Марина закусила кулак. Потянулась к сумочке за сигаретами. Вспомнила, что потеряла зажигалку. На мгновение ее лицо стало некрасивым. Но истерики не случилось.
— На кого ты работаешь? — твердым тоном попытался прервать поток словоизлияния Артем. Он чувствовал, что теряет контроль над ситуацией. Пленный говорил не переставая, но пока ни на слово не приблизился к делу. И, повернувшись к спутнице, Артем зло бросил: — Ты не соврала, что прекратила глотать таблетки?
— На кого я работаю? — взахлеб рыдал Хутчиш и опять же говорил правду: — Этого я тоже не знаю. Нет-нет, я не вру. Я служу своей стране. Однако что это такое — моя страна? Я давал присягу не пожалеть жизни, если потребуется, для защиты моей Родины, Союза Советских Социалистических Республик. Но — где сейчас этот Союз? Нет его. Значит, я не защитил его? Значит, я предал Родину? Убейте меня, я не достоин жить...
— Кто твой начальник, кто стоит за тобой? — продолжал упорствовать Артем.
— О-о, не знаю, не знаю! Наверное, Генеральный штаб. Или ГРУ. Но как он выглядит? Как его имя? Во что ГРУ одевается, чем пахнет, какая у него походка? Я никогда не видел его в лицо, какая досада... Я получаю приказы и, заорав «Есть!», заорав «Ура!», бросаюсь выполнять их. Но кто отдает эти приказы? Зачем посылают меня в Антарктику ставить радиомаяк с дальностью действия всего сто пятьдесят километров, или на Фараллонские острова, чтобы трахнуть немую дочку Дуайта Кристоферса? Я не в курсе. Я просто выполняю задание...
— Ладно-ладно, — попытался успокоить разошедшегося пленника Артем и быстро проговорил, понимая, что время истекает: — В чем заключается твое нынешнее задание?
Вот тут уж прапорщик при всем желании соврать не мог. И зарыдал снова:
— О, если б я знал хотя бы это! Я должен найти кое-что. Какую-то секретную установку. Непонятно чью. Непонятно как работающую. Непонятно зачем. Мне известно только, что ее существование каким-то образом связано с Черноморским флотом, дневниками Вавилова и «ленинградским делом». Мне удалось выяснить, что...
Всё.
Пятнадцать минут истекли,
И Хутчиша начала обволакивать слякотная волна отвращения к самому себе. Противно и тошно. Его затрясло, как наркомана, не догнавшегося следующей дозой.
— Елки-моталки, — вдруг спохватился чернявый. — Мы ж не обыскали его! Глянь-ка, что у него в карманах.
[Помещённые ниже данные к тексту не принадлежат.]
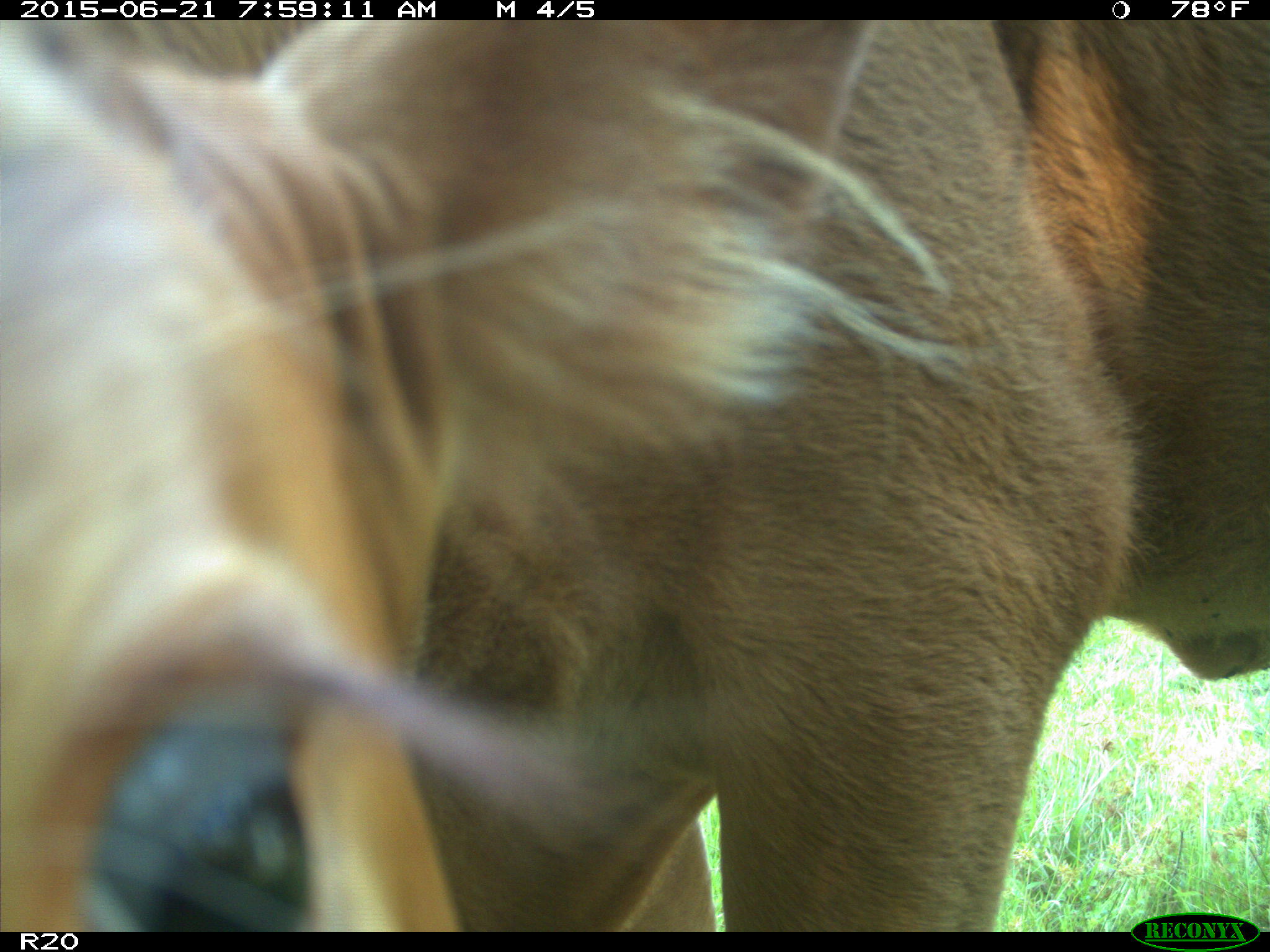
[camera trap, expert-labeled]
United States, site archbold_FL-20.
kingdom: Animalia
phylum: Chordata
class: Mammalia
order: Artiodactyla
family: Bovidae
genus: Bos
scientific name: Bos taurus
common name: domestic cow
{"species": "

Марина стояла, задумчиво закусив дужку очков. Неосознанно копируя жест некоей американской звезды.
— Ну сколько повторять можно! — подхлестнул Артем.
Девушка спохватилась, наклонилась над пленником и... и выпрямилась.
— Я не могу. Это неприлично.
Артем болезненно поморщился, но комментарии придержал при себе. Склонившись, он выгреб горсть добра из кармана куртки, найденной Хутчишем на заднем сиденье «девятки».
— Этим он ногти стриг, сволочь. — Парень брезгливо бросил на землю брелок с ключами. — Это телефон какой-то Нади. А вот ресторанный счет. По ресторанам шляться привык, падла!
— Погоди. — Марина легонько обвела пальцами линию. губ и потянулась к бумажке. — Там на обратной стороне что-то.
— Точно. Формулы какие-то.
Честный Артем не был силен в рецептах паленой водки, он передал счет подруге.
— С этим мы пойдем к прокурору!
Марина спрятала трофей в карман, не стала сознаваться в химической малограмотности.